→ **ÉNONCÉ DU PROBLÈME**: Citez sans rien modifier le passage de l'extrait sur la défense et le renseignement qui commence par « La relance de » et se poursuit jusqu'à « en lui-même ? ».

Par ailleurs, je souscris, à titre personnel, à votre proposition d'une commission qui aurait à connaître des opérations secrètes menées par la France.
Une délégation parlementaire au renseignement composée de quatre députés et de quatre sénateurs existe depuis 2007. Nous pourrions réfléchir à un élargissement du champ de ses compétences.
La relance de l'Europe de la défense est un élément positif, qui manifeste une ambition. Au-delà du projet politique, j'imagine que vous avez abordé ce sujet à de multiples reprises au cours de vos auditions, tant avec des experts qu'avec des militaires. Pouvez-vous nous indiquer comment ces derniers perçoivent le projet en lui-même ?
J'ose espérer que nous sommes à un tournant de l'Europe de la défense. Nous constatons ce qui, je l'espère, est plus qu'un frémissement. De nombreux pays ont ainsi adhéré à la coopération structurée permanente (CSP). A cet égard, la France est quelque peu déçue. Nous nourrissions en effet l'ambition d'un noyau dur de pays très réactifs, qui puisse mener rapidement des projets structurants. Or c'est la proposition allemande, beaucoup plus englobante, avec vingt-cinq États, qui a été choisie.

→ **DONNÉES FOURNIES**:
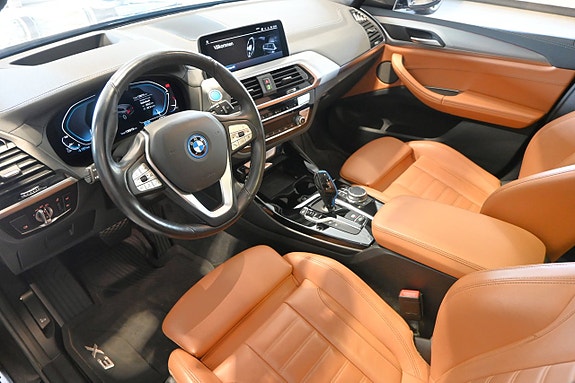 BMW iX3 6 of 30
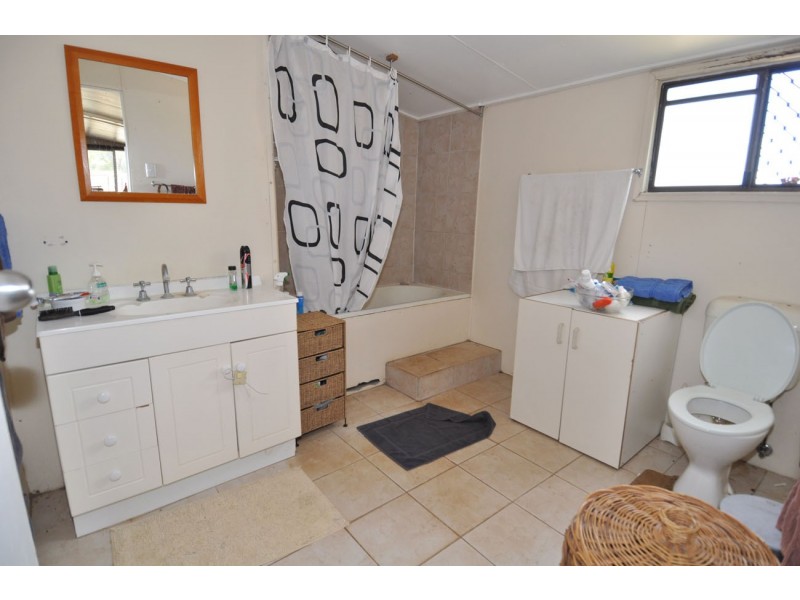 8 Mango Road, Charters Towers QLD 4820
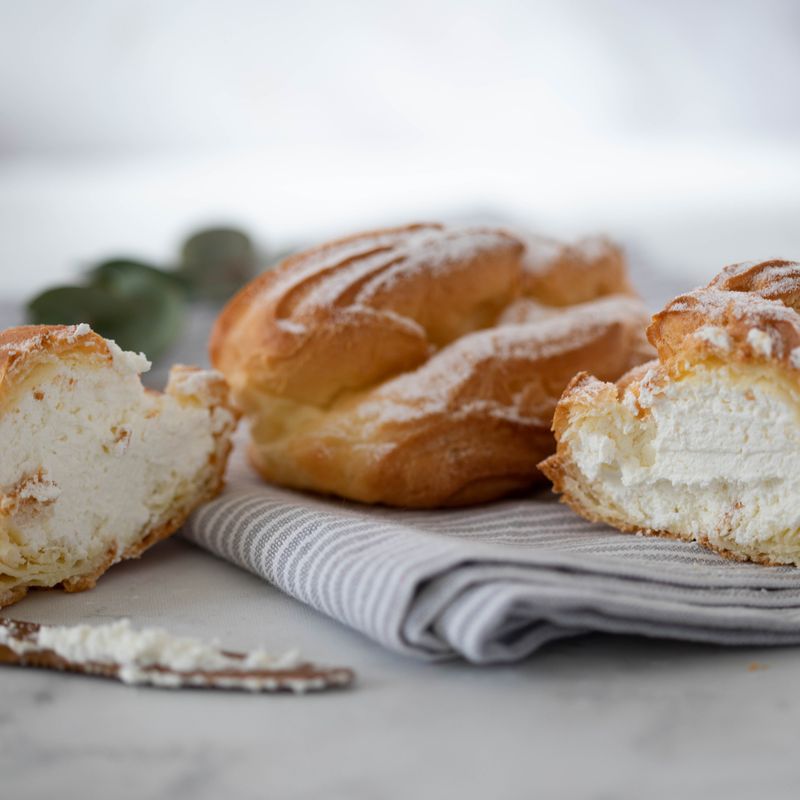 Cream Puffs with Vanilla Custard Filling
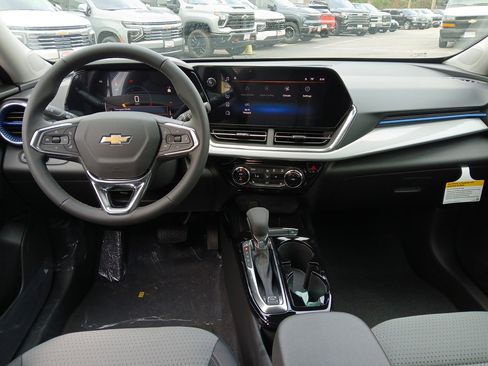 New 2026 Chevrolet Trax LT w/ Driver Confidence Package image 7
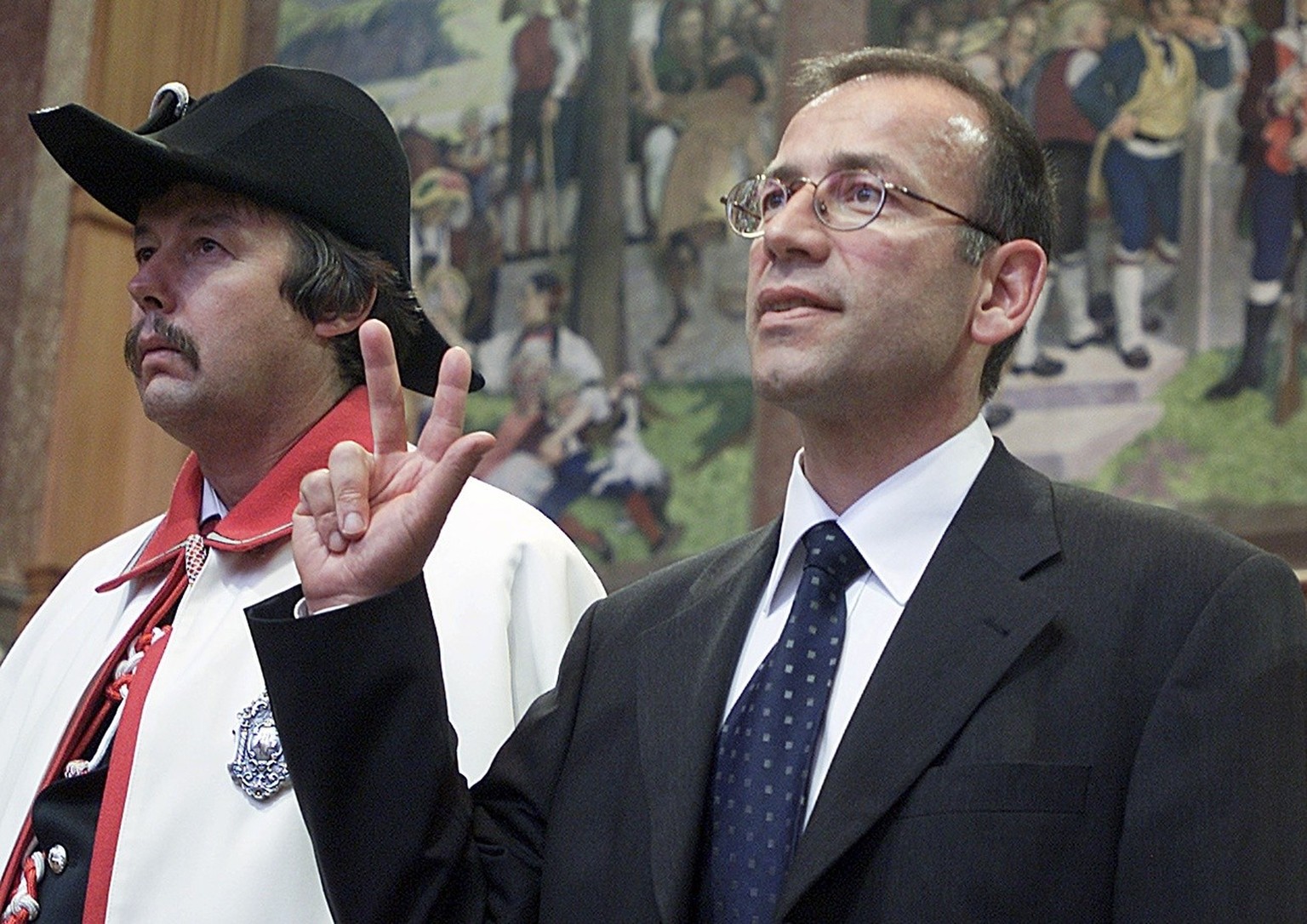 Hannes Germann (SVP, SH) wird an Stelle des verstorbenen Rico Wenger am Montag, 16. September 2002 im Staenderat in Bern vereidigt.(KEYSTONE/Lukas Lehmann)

...

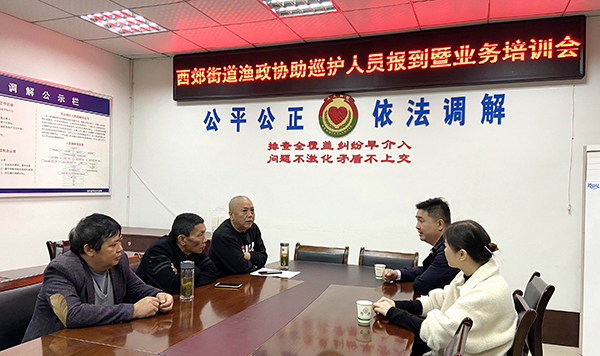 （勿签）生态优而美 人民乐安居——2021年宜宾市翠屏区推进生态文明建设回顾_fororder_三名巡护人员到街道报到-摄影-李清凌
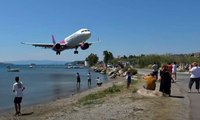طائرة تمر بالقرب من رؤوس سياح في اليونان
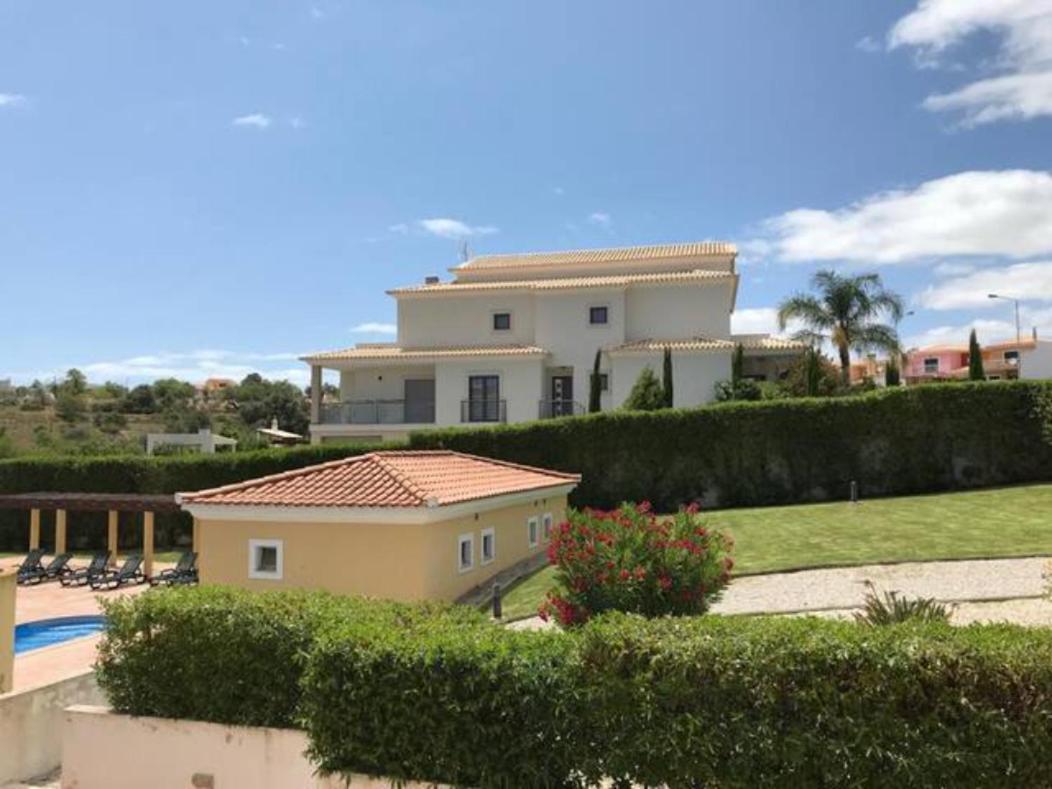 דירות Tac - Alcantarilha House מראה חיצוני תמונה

→ **ZONE DE RÉPONSE**:
La relance de l'Europe de la défense est un élément positif, qui manifeste une ambition. Au-delà du projet politique, j'imagine que vous avez abordé ce sujet à de multiples reprises au cours de vos auditions, tant avec des experts qu'avec des militaires. Pouvez-vous nous indiquer comment ces derniers perçoivent le projet en lui-même ?